Wang concluded that Ames is not requesting a higher degree of justice than similar plaintiffs of minority groups: Rather, she is requesting the same opportunity to state her case with equal requisite evidence.
“All Ms. Ames is asking for is equal justice under law. Not more justice, but certainly not less, and certainly not less because of the color of her skin or because of her sex or because of her religion,” Wang said.
Experts warn of the possibility of a significant increase in reverse discrimination cases from majority-group plaintiffs if the court rules against the legality of increased standards of background evidence for such cases.
“One of the themes of today’s argument was whether the removal of the background circumstances test could create a floodgate effect. While counsel challenged this premise, it is likely that such a decision would lead to an uptick in litigation,” Habinsky said. “Very often, the publicity and notoriety alone of a decision by the highest court like this is enough to prompt an increase in litigation as a result.”
Despite this, Wang argued that no such floodgate would be opened in the event of the court’s siding with Ames, citing that more than half of circuit courts do not enforce a higher standard of evidence for reverse discrimination plaintiffs, and allegedly with no issue.
The opposing side stated that it believes all discrimination plaintiffs should be held to the same standards of providing evidence.
“Ohio agrees it is wrong to hold some litigants to a higher standard because of their protected characteristics,” said Elliot Gaiser, solicitor general of Ohio, representing the Ohio Department of Youth Affairs. “But that is not what happened in this case. She could not establish that anybody was motivated by sexual orientation or even knew her sexual orientation, nor the orientation of the unclassified political appointees.”
Justice Elena Kagan questioned the defense’s concession of the question at hand and its decision to focus on the details of Ames’ experience.
“You say you agree with your friends on the question that we took this case to decide,” Kagan said. “The question presented is whether a majority-group plaintiff has to show something more than a minority-group plaintiff, here, whether a straight person has to show more than a gay person. Everybody over here says no. You say no, too. That was the question that we took the case to decide.”
During oral arguments, Justice Sonia Sotomayor advocated for more transparency from hiring organizations regarding the motivations behind hiring decisions.
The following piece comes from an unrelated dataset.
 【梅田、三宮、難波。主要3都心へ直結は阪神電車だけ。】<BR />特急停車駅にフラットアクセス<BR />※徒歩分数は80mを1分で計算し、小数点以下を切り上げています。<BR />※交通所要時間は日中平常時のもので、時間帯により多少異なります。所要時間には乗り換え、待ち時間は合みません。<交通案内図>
“Why is it so hard on an employer to just say why they didn’t hire someone?” she said.
HR professionals should prepare for the possibility of more reverse discrimination cases by doubling down on their commitments to uphold fairness and excellence in the workplace, ensuring legality in the way they approach inclusion.
“Although a decision has yet to come, the Supreme Court’s hearing of arguments in this case represents a continuing need for organizations to identify and eliminate discrimination of all kinds, approaching inclusion and diversity in a strategic and mindful manner,” said Jim Link, SHRM-SCP, CHRO at SHRM. “HR professionals should grant employees a safe and effective means of reporting discrimination and prioritize legal compliance in how they approach creating a more inclusive work environment.”
Additionally, HR professionals should consider more comprehensive recordkeeping practices regarding talent management proceedings to preserve evidence of nondiscriminatory action.
“It also becomes crucial for decision-makers and human resource professionals to be reminded to take appropriate steps to carefully document all employment decisions, regardless of the affected employee, in order to memorialize a paper trail supporting the legitimate, nondiscriminatory reasons for the decisions,” Habinsky said.